══ Stored data ══
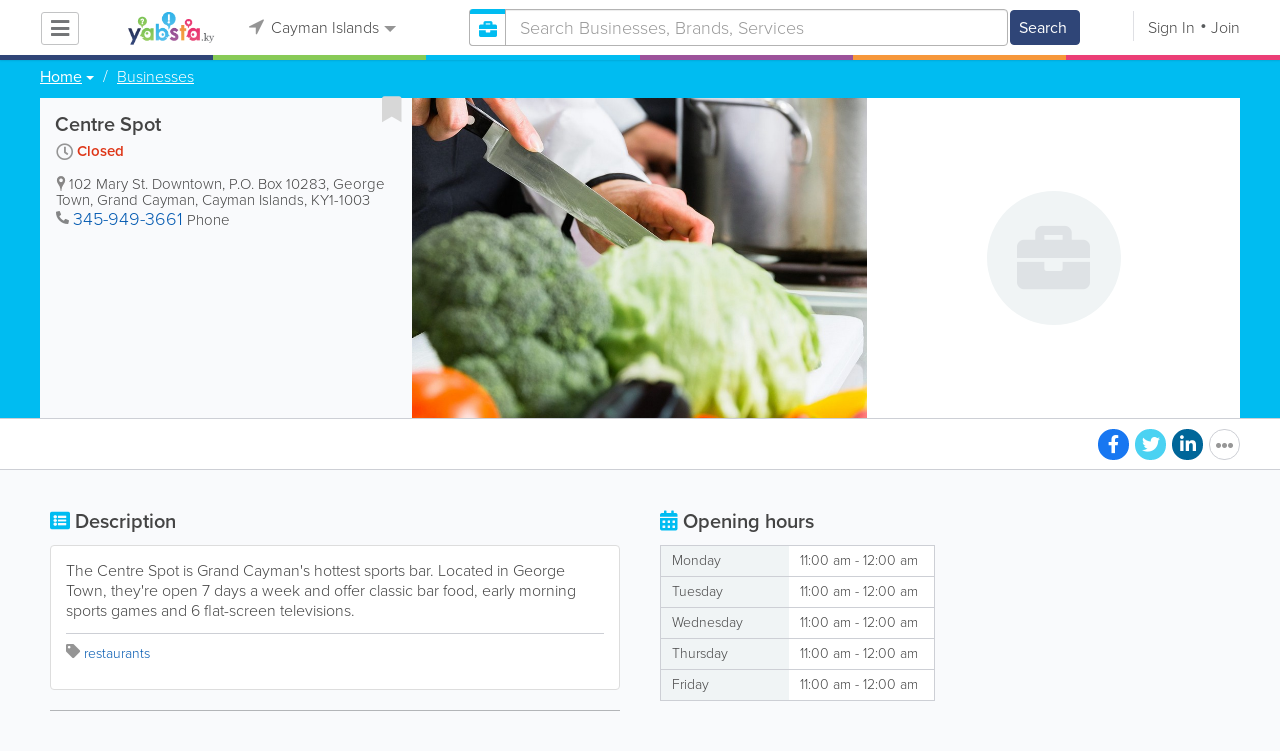

--- FILE ---
content_type: text/html; charset=utf-8
request_url: https://www.google.com/recaptcha/api2/aframe
body_size: -86
content:
<!DOCTYPE HTML><html><head><meta http-equiv="content-type" content="text/html; charset=UTF-8"></head><body><script nonce="U--NZHPRea4-uScMWiUAkg">/** Anti-fraud and anti-abuse applications only. See google.com/recaptcha */ try{var clients={'sodar':'https://pagead2.googlesyndication.com/pagead/sodar?'};window.addEventListener("message",function(a){try{if(a.source===window.parent){var b=JSON.parse(a.data);var c=clients[b['id']];if(c){var d=document.createElement('img');d.src=c+b['params']+'&rc='+(localStorage.getItem("rc::a")?sessionStorage.getItem("rc::b"):"");window.document.body.appendChild(d);sessionStorage.setItem("rc::e",parseInt(sessionStorage.getItem("rc::e")||0)+1);localStorage.setItem("rc::h",'1769357046305');}}}catch(b){}});window.parent.postMessage("_grecaptcha_ready", "*");}catch(b){}</script></body></html>

--- FILE ---
content_type: application/javascript
request_url: https://www.yabsta.ky/js/main/url/54.js
body_size: 166
content:
var YUT = {"\/([a-z\\-]+)-flight-arrivals-departures":"\/cayman-islands-flight-arrivals-departures"};

var Yabsta_Url = function (oTable) {

    var _table = oTable, me = this;

    this.setTable = function (oTable) {
        _table = oTable;

        return this;
    };

    this.getUrl = function (sUrl) {
        return ('undefined' != typeof _table[sUrl]) ? _table[sUrl] : sUrl;
    };
};


if('undefined' == typeof YUT)
{
    var YU = new Yabsta_Url({});

    var YUT = function () {
        this.push = function (oTable) {
            YU.setTable(oTable);
        }
    };
} else {
    var YU = new Yabsta_Url(YUT);
}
═══
Your task –
Scan the listing above. Collect all lines with the word "text".

Answer for the task –
content_type: text/html; charset=utf-8
<!DOCTYPE HTML><html><head><meta http-equiv="content-type" content="text/html; charset=UTF-8"></head><body><script nonce="U--NZHPRea4-uScMWiUAkg">/** Anti-fraud and anti-abuse applications only. See google.com/recaptcha */ try{var clients={'sodar':'https://pagead2.googlesyndication.com/pagead/sodar?'};window.addEventListener("message",function(a){try{if(a.source===window.parent){var b=JSON.parse(a.data);var c=clients[b['id']];if(c){var d=document.createElement('img');d.src=c+b['params']+'&rc='+(localStorage.getItem("rc::a")?sessionStorage.getItem("rc::b"):"");window.document.body.appendChild(d);sessionStorage.setItem("rc::e",parseInt(sessionStorage.getItem("rc::e")||0)+1);localStorage.setItem("rc::h",'1769357046305');}}}catch(b){}});window.parent.postMessage("_grecaptcha_ready", "*");}catch(b){}</script></body></html>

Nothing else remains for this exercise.